De generación en generación, hemos escuchado las historias de Babe Ruth y Jim Thorpe, de “Shoeless Joe” Jackson y Jesse Owens. Estas historias se cuentan una y otra vez, y se transmiten a través de películas, documentales y fotografías. Nos han hecho sentir como si estuviéramos conectados con algo más grande que nosotros mismos porque nos permitieron creer que tal vez algún día podríamos estar presentes en un momento icónico en el que podamos señalar una fotografía en la pared y decir: “¿Ves esa foto? ¡Yo estuve allí cuando sucedió!”.

La historia de los deportes masculinos es una mitificación ininterrumpida, del tipo a través del cual se genera impulso. Podemos ver el linaje que conecta a un jugador o entrenador con el siguiente hasta llegar al día de hoy. James Naismith inventó el baloncesto y fue contratado para entrenar este nuevo deporte en la Universidad de Kansas, donde tuvo en su equipo a Forrest “Phog” Allen, quien luego pasaría a entrenar a Dean Smith, quien luego fue entrenador en la Universidad de Carolina del Norte y de Michael Jordan, cuyo currículo se compara de manera habitual con el de la actual superestrella de la NBA, LeBron James.

Tomémonos un segundo para pensar en esos puntos de conexión, cómo fluyen entre sí y crean algo más grande. Los habitantes de Kansas que comenzaron a seguir a Dean Smith, quienes quizás luego quedaron cautivados con un joven Jordan, y quizás luego estuvieron pendientes de toda su carrera con los Bulls, tal vez hoy miran la NBA para ver si alguien alguna vez será así de bueno. (¡Blasfemia!, dicen).

Si investigas lo suficiente, descubrirás que la mayoría de los deportes femeninos también tiene una rica historia: simplemente no ha sido metabolizada en cultura general, y sin duda no ha sido ininterrumpida. ¿Sabías que, en Inglaterra, la Asociación de Fútbol (FA, por su sigla en inglés) prohibió que las mujeres jugaran fútbol desde 1921 hasta 1971? ¿O que aquí en Estados Unidos, el baloncesto universitario femenino comenzó, con mucha cobertura y fanfarria, con un juego entre la Universidad de Stanford y la Universidad de California en la Armería de San Francisco en 1896, solo para luego ser eliminado (“por el bien de la salud de las estudiantes”, como fue escrito en ese momento) por las autoridades de la Universidad de Stanford? La mayoría de los programas deportivos no comenzaron de nuevo, o comenzaron por primera vez, hasta la década de 1970, y no pudieron encontrar impulso —ahí va esa palabra otra vez— hasta las décadas de 1980 y 1990.

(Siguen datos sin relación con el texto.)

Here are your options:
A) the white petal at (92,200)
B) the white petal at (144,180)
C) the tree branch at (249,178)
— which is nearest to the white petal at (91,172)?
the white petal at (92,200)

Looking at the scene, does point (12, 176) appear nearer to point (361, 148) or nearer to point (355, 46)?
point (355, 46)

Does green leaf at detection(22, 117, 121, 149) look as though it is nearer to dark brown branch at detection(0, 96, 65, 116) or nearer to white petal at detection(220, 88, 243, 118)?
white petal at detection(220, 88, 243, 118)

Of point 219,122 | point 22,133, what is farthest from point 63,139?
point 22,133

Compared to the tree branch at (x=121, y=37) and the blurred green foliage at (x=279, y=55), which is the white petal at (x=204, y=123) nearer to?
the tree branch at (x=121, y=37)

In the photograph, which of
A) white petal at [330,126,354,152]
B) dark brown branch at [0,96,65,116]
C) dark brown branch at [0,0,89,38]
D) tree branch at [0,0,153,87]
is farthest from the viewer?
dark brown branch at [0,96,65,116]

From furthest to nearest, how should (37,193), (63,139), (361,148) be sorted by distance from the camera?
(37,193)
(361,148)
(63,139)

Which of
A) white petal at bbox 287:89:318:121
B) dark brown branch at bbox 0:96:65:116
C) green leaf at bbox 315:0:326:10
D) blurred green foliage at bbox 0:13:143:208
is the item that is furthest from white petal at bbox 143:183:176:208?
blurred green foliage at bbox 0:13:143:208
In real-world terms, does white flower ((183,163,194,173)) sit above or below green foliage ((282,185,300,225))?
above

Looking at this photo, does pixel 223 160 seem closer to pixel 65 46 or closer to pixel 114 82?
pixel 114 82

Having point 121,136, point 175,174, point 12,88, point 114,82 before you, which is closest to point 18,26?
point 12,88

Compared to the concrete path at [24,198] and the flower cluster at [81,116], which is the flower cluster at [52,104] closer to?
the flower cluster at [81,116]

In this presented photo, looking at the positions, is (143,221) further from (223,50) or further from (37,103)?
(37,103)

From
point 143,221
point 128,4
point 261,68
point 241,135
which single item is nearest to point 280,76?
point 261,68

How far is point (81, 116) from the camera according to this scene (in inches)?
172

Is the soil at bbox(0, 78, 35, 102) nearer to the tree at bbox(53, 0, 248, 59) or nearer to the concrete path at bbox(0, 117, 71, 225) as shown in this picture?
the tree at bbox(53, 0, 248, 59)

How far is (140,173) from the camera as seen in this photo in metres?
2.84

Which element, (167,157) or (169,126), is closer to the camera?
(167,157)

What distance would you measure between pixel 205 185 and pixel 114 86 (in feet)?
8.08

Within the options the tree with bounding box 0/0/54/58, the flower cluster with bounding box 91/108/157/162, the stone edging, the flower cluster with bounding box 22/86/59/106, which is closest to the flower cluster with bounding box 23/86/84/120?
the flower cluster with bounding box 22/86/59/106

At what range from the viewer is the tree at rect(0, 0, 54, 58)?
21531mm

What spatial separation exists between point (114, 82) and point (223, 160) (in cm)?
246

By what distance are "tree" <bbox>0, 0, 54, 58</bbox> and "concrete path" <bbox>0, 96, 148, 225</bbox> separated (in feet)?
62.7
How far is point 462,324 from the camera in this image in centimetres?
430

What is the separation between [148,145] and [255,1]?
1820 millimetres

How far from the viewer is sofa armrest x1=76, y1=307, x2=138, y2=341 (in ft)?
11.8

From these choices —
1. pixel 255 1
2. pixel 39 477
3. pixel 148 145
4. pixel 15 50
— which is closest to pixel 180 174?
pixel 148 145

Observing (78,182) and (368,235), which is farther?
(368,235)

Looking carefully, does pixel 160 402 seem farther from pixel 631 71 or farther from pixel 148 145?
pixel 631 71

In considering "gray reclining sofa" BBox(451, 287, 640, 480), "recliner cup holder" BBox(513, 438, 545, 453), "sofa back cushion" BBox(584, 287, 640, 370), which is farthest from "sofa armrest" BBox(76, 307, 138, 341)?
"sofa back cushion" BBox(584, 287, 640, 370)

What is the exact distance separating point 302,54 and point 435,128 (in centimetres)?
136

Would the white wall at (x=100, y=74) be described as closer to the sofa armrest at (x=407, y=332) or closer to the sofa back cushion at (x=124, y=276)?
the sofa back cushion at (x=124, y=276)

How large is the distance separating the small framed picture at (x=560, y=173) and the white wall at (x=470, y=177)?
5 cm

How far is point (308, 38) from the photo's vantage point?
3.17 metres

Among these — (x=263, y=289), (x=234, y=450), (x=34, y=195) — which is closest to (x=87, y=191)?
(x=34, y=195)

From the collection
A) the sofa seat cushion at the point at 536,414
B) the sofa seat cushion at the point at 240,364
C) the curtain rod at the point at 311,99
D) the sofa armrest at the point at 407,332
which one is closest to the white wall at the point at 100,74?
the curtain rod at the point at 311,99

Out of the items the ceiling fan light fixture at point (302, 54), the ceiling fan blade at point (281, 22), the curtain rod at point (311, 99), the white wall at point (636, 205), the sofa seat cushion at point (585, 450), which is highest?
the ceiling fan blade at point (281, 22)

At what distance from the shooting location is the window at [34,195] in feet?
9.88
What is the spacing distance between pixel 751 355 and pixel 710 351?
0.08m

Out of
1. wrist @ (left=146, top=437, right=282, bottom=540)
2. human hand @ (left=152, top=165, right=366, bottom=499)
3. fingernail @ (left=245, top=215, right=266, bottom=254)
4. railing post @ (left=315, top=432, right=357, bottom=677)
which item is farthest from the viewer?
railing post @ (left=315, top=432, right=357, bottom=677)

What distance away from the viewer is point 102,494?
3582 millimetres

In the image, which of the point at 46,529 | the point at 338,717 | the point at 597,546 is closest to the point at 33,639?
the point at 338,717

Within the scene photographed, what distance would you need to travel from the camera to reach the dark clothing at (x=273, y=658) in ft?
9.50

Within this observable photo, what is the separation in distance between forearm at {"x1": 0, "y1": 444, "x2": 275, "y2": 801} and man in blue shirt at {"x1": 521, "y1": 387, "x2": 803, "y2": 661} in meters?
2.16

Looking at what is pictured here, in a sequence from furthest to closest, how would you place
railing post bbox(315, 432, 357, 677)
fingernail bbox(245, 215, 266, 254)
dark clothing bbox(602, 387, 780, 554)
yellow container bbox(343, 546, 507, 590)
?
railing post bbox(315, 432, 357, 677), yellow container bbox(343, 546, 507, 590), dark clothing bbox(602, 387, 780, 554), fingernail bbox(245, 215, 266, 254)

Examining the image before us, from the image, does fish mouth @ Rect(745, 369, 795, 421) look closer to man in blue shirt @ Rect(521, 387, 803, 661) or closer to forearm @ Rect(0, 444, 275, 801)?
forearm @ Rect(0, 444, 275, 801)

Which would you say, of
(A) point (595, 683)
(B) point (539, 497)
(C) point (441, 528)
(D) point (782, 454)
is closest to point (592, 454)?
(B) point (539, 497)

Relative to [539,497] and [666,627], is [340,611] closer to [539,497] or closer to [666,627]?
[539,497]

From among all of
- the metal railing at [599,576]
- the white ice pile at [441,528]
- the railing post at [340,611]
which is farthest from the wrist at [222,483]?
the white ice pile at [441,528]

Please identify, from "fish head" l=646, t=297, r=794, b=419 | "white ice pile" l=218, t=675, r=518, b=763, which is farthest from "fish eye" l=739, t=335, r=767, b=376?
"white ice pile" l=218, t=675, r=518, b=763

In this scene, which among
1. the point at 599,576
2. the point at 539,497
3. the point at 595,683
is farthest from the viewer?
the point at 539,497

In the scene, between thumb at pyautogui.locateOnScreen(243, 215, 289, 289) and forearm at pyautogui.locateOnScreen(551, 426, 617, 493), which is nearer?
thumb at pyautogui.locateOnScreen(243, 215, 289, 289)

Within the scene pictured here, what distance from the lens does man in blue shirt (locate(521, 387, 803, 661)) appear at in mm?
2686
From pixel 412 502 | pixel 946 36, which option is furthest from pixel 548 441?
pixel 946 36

Eso, si es que lograron encontrar algún impulso en absoluto. Y por “impulso”, me refiero a los hilos que arrastran a los aficionados y crean una herencia generacional en los deportes. ¿Por qué existe cierto nivel de fama y prestigio vinculado con ponerse un uniforme de los Yankees de Nueva York? ¿Estamos de acuerdo en que tiene más poder cultural que, digamos, usar una camiseta de los Marlins de Miami? (Lo siento, fanáticos de los Marlins). ¿Y tal diferencia podría resumirse un poco en una palabra: historia? El tiempo genera una especie de jerarquía suprema en el deporte masculino; imaginemos entonces cuánto impacta la falta de esa jerarquía en el deporte femenino.

De las muchas explicaciones que existen de por qué los deportes masculinos son más populares que los femeninos, la más frecuente es que los hombres corren más rápido y saltan más alto. Por ende, los hombres son más emocionantes de ver. Este no es un argumento sin mérito; solo es simplista e incongruente con —y este es solo uno de los muchos ejemplos— nuestra obsesión con la Serie Mundial de Pequeñas Ligas.

Lo que no consideramos con suficiente frecuencia es cuán sigilosamente los deportes masculinos se entrelazan con la historia. Los equipos (y los jugadores) se convierten en cápsulas del tiempo de épocas: los “Fab Five” de Míchigan y el auge de la moda urbana, o el beisbolista Ted Williams representando el servicio militar y el sacrificio de la llamada “generación grandiosa”.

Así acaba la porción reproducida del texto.